■ **作業内容**
下に示すトランプ政権と長期投資についての本文を、最後の文の続きから書き進めること。
#### 本文抜粋
『Make Trump President Again?』から長期投資を考えてみる
さて、2020年のアメリカ大統領選まで1年を切りました。ということで、今回は足元の米国経済の動向から長期投資について簡単に考えてみたいと思います。思い起こせば、トランプさんが大統領になってからというもの何かと彼の動向に株式市場は左右されてきました。第15期運用報告会でも説明させていただいたように、ここ最近は米中貿易摩擦をめぐるトランプ大統領のツイートなどでマーケットは一喜一憂、方向感の無い相場感の中、疲れちゃった方も多いのではないでしょうか?直近では弾劾問題まで出てきて、さしずめ『再選と弾劾のあいだ』といったところでしょう。
政権始まって以来ず~っと不支持が支持を上回っていますが、株価が上昇するにつれて不支持率が低下するように見えますので、再選するためには現在の株高を何とか維持する必要があり、そのためにFRB議長に利下げを迫ってみたり、米朝首脳会談などの外交で華々しいdeal勝ち取ったぜアピールをしてみたりしてます。本当にAmericaの為になっているかはいまいちな気がしますが、Trump First で再選のことしか頭にないのでしょう。
########
#### 提供資料
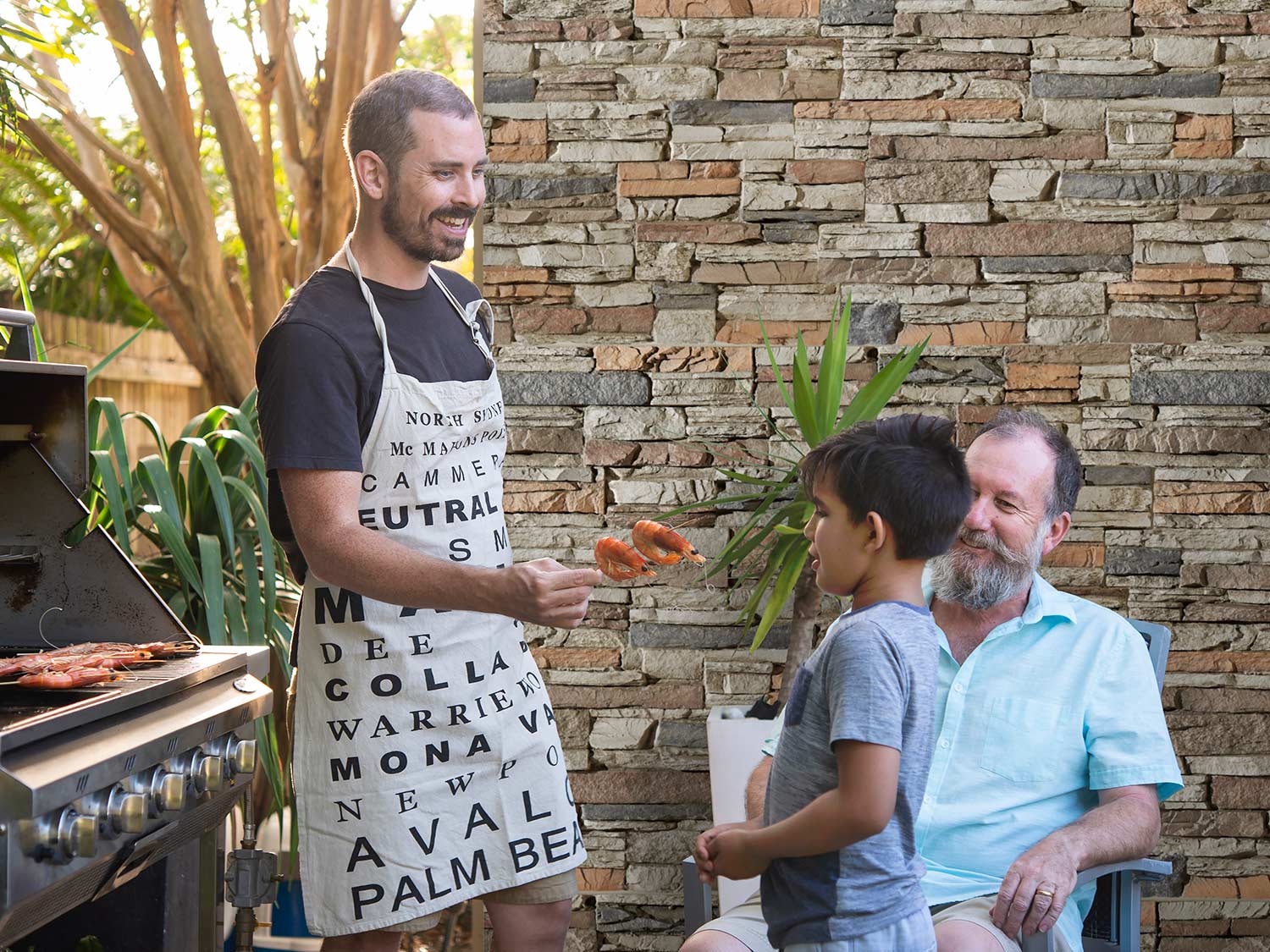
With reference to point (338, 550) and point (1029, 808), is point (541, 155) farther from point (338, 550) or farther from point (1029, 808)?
point (1029, 808)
########
■ **出力**
トランプ政権の支持率と米国株の推移
出所:ファクトセットより、ありがとう投信作成。株価は2017年1月27日を100として指数化
再選するためには是が非でも株高にしたいところ。トランプ大統領もビル・クリントン元大統領ケースを目指して株高につながる政策・ツイートを継続するのでしょう・・・。
歴代大統領の就任日以降の米国株の推移
出所:ファクトセットより、ありがとう投信作成。株価はS&P500(配当込み、米ドル建て)を採用、就任日を100として指数化
長短金利が逆転する現象である逆イールド発生で、景気後退の始まりが警戒されていましたが、トランプ大統領の圧力もあり、FRBは2019年に入って政策金利を3回も利下げしました。おかげで米景気の過度な下振れ懸念は後退し、逆イールド状態も解消されました。
米国債の長短金利差と米国株の推移
出所:ファクトセットより、ありがとう投信作成。株価は2001年1月末を100として指数化
低位の失業率と安定した所得増加が個人消費を支え、米国経済は依然堅調そのもの。特に失業率は有権者にダイレクトに影響があるので、再選を意識するトランプ大統領は何が何でも悪化だけは避けるよう手を尽くすでしょう。
たくさんの人が働いて、給料も良ければもれなく使う!
それがアメ人です。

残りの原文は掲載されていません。